Example: Proline - QC-at-Davis/ALALI GitHub Wiki

Now, let's go over a real example: the amino acid Proline!

ALALI can be easily imported with:

import ALALI

From there, a molecule instance can be created. We'll need the SMILES string for proline, which can be found easily on PubChem.

# proline smiles is C1CC(NC1)C(=O)O
proline = ALALI.molecule("C1CC(NC1)C(=O)O", "smi")

For more information on molecule parameters, including how to remove hydrogens, simply enter

help(ALALI.molecule)

By default, hydrogens will be added to the molecule, a 3D conformation will be generated, and the class will automatically generate everything that we need to continue, including a pytket circuit, networkx graph, and RDKit molecule. These can be accessed as molecule attributes, as seen below.

All three representations rely on an atom index number. Each atom is indexed with an integer.
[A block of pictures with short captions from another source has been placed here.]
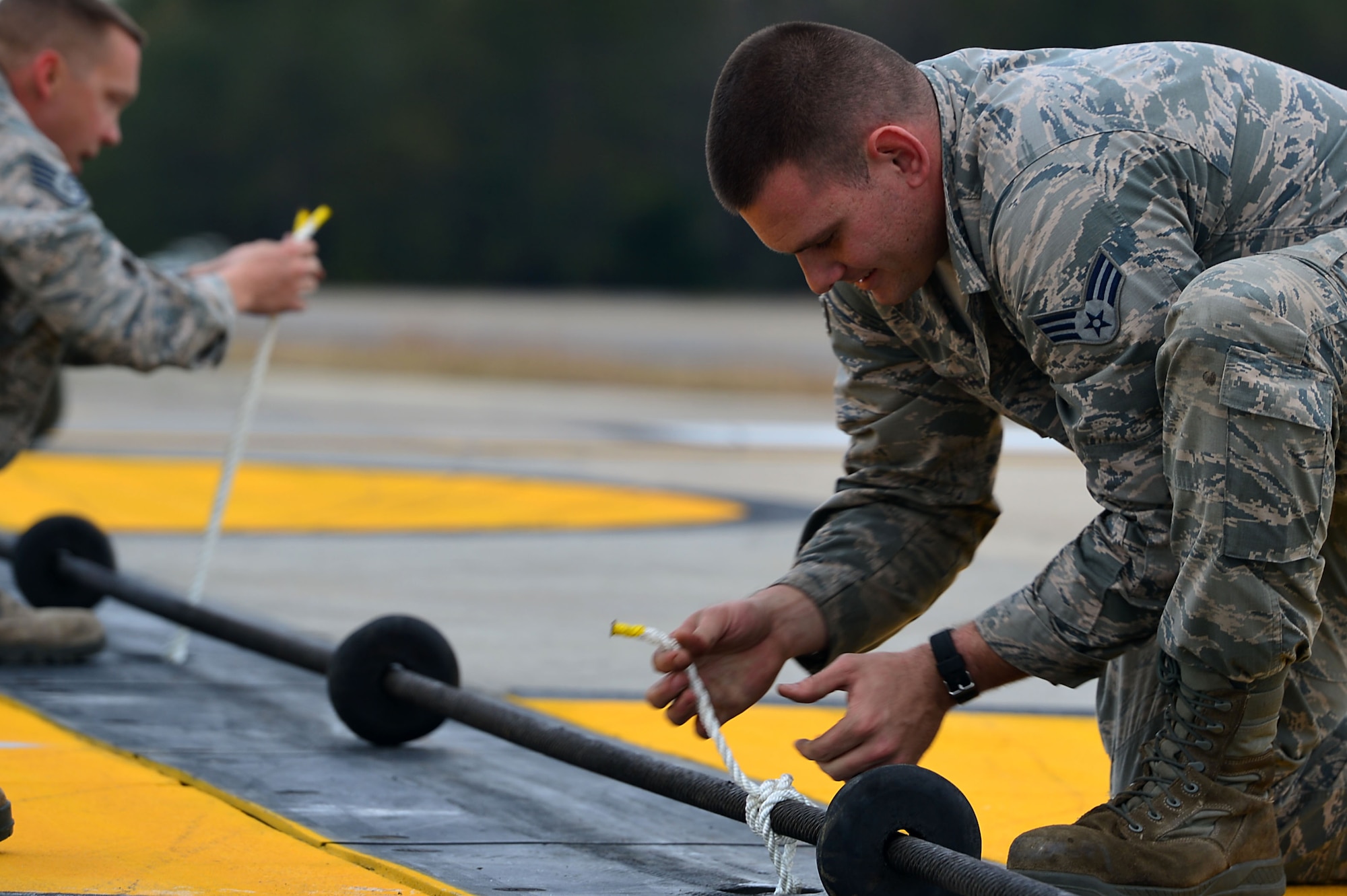 U.S. Air Force Senior Airman Jacob Smith, 20th Civil Engineer Squadron power production technician, prepares rubber donuts for a Barrier Artillery Kit-12 rotary friction brake aircraft arresting system cable at Shaw Air Force Base, S.C., Dec. 3, 2016. The rubber donuts elevate the cable to the proper height, providing proper distance for an aircraft to latch onto the cable in the event of an emergency landing. (U.S. Air Force photo by Airman 1st Class Christopher Maldonado) 
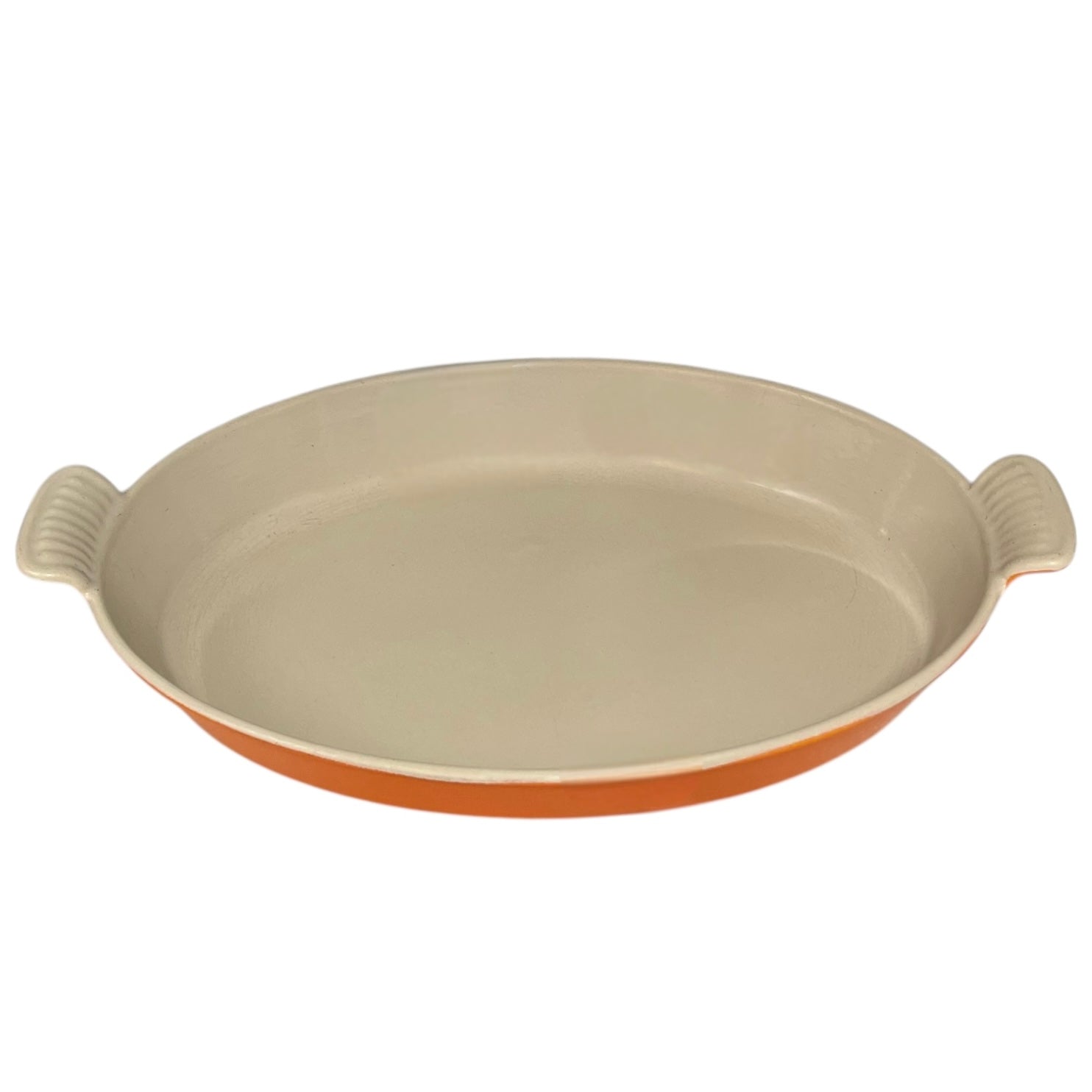French orange Le Creuset dish with beige interior on a white background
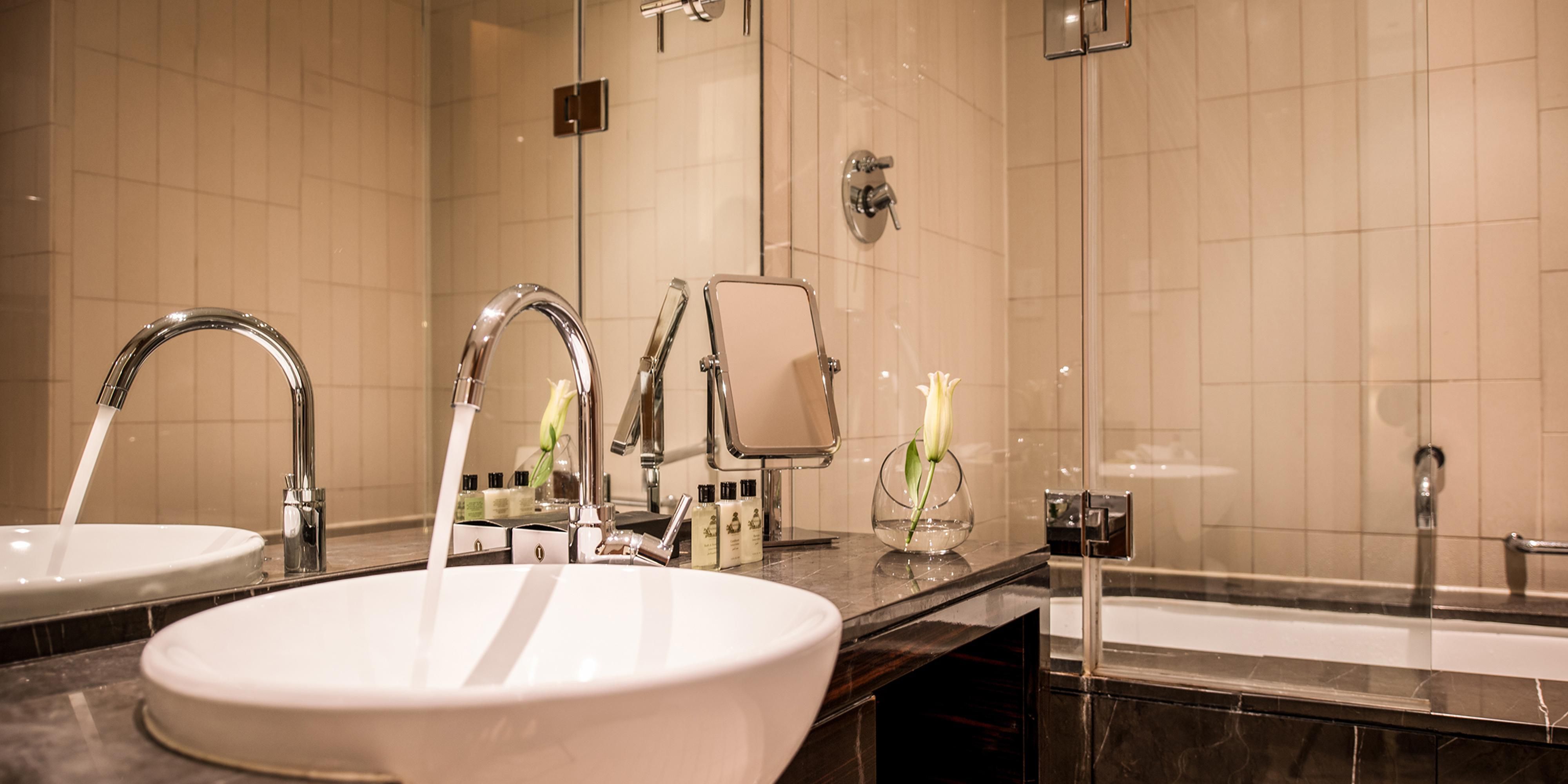 Modern and spacious bathroom with shower and bathtub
  • See RDKit documentation for working with RDKit molecules.
  • See networkx documentation for working with the networkx graph (Nodes are labelled with the atom index, and have the attribute 'symbol' to store the element type. Edges have the attribute 'type' to store the number of bonds)
  • See pytket documentation for working with the Pytket circuit objects (Pytket.circuit.Circuit)
pytket_circuit = proline.circuit
networkx_graph = proline.graph
rdkit_molecule = proline.mol

Now, we can output a .mol file (RDKit molecule), .graphml file (Networkx graph), and .txt file (Pytket circuit commands)

proline.output("proline")

These files will be saved to the working directory as proline.txt, proline.graphml, and proline.txt

Now, one might be interested in routing the Pytket circuit to an architecture. A list of available architectures is available here:

help(ALALI.ibm)

Our existing circuit can now be routed to the IBM tokyo 20-qubit machine with a simple command:

routed_circuit = ALALI.route_circuit(proline.circuit, ALALI.ibm.ibmq_20_tokyo)

Let's say that we don't want any BRIDGE or SWAP gates in our circuit. This could be useful because IBMQ doesn't support BRIDGE gates. We can do this with:

decomposed_circuit = ALALI.decompose_circuit(routed_circuit, 1)
# For the second parameter, using 1 will result in no BRIDGE gates and 2 will result in a fully decomposed circuit (including any SWAPs that can be decomposed)

Now we can have an IBMQ compatible circuit with the command:

ibm_circuit = ALALI.circuit_to_ibm(decomposed_circuit)
print(ibm_circuit) #Print the circuit

That's it! For more documentation, please use the help() function. More documentation is on the way. Of course, you now have access to RDKit/Networkx/Pytket molecule representations, so you can do whatever you want with those.